Dacarbazine, DTIC is administered intravenously.  At therapeutic concentrations DTIC is not appreciably bound to human plasma protein. Dacarbazine, DTIC is extensively degraded. Besides unchanged DTIC, 5-aminoimidazole -4 carboxamide (AIC) is a major metabolite of DTIC that is excreted in the urine. Some of the drug's metabolites may be active and may contribute to antineoplastic activity. The drug's disappearance from the plasma is biphasic with initial half-life of 19 minutes and a terminal half-life of 5 hours. 

Intravenous Route

After intravenous (IV) administration, the volume of distribution exceeds total body water content, which suggests localization in tissues such as the liver. Roughly 40% of an IV dose is excreted by the kidneys unchanged within 6 hours, mostly by renal tubular secretion versus glomerular filtration.

Pregnancy And Lactation
Pregnancy

Dacarbazine was teratogenic in rats at doses 20-times the daily human dose on day 12 of gestation; fetal skeletal anomalies were observed in rabbits who received doses 7-times the daily human dose on days 6 to 15 of gestation. Dacarbazine may cause fetal harm when used during pregnancy, based on its mechanism of action and data from animal studies.

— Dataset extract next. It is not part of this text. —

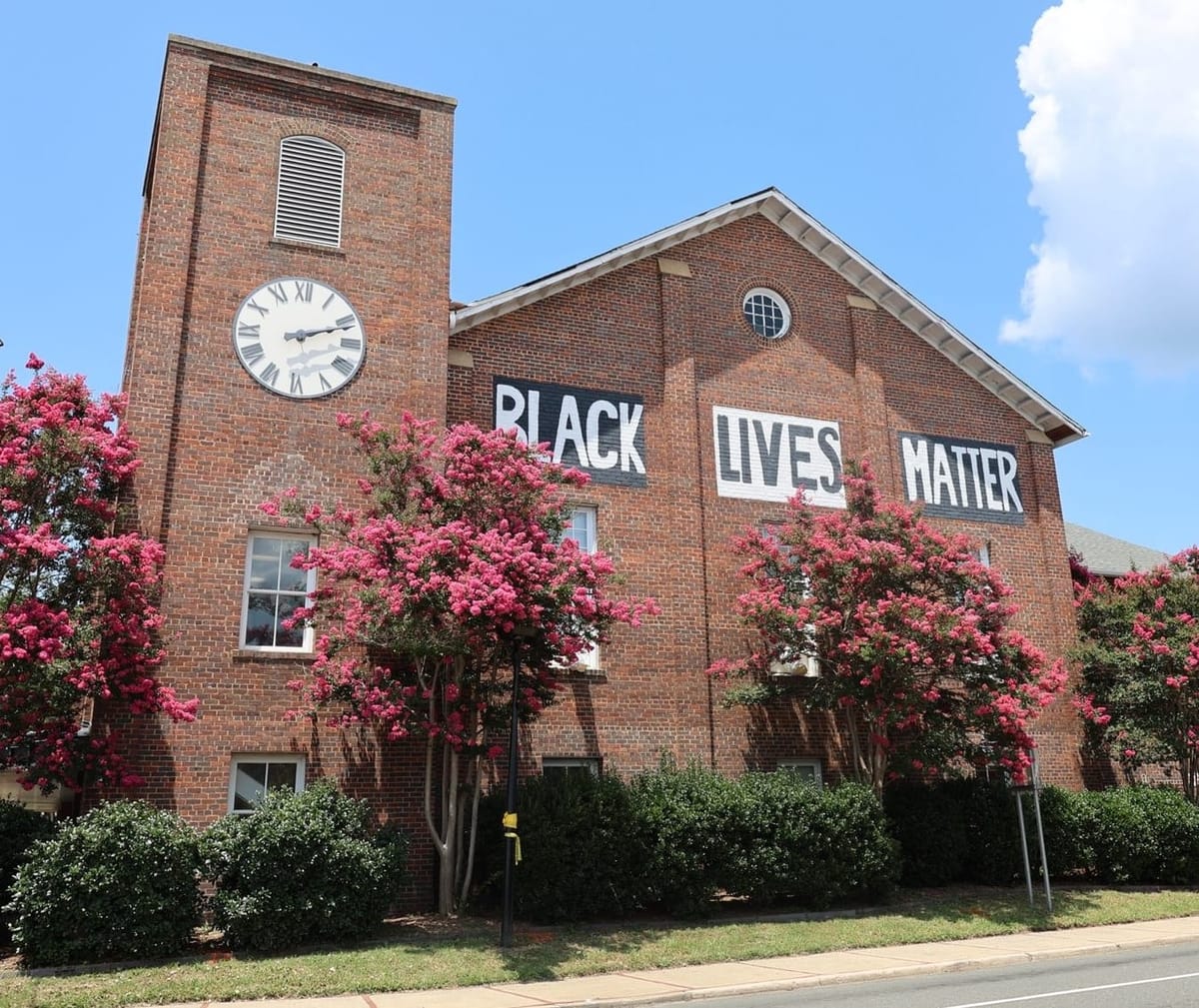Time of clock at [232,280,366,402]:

Females of reproductive potential should avoid pregnancy during dacarbazine therapy.

It is not known whether dacarbazine is excreted in human milk. Because many drugs are excreted in human milk and because of the potential for tumorigenicity from dacarbazine demonstrated in animal studies, a decision should be made whether to discontinue breast-feeding or to discontinue the drug, taking into account the importance of the drug to the mother.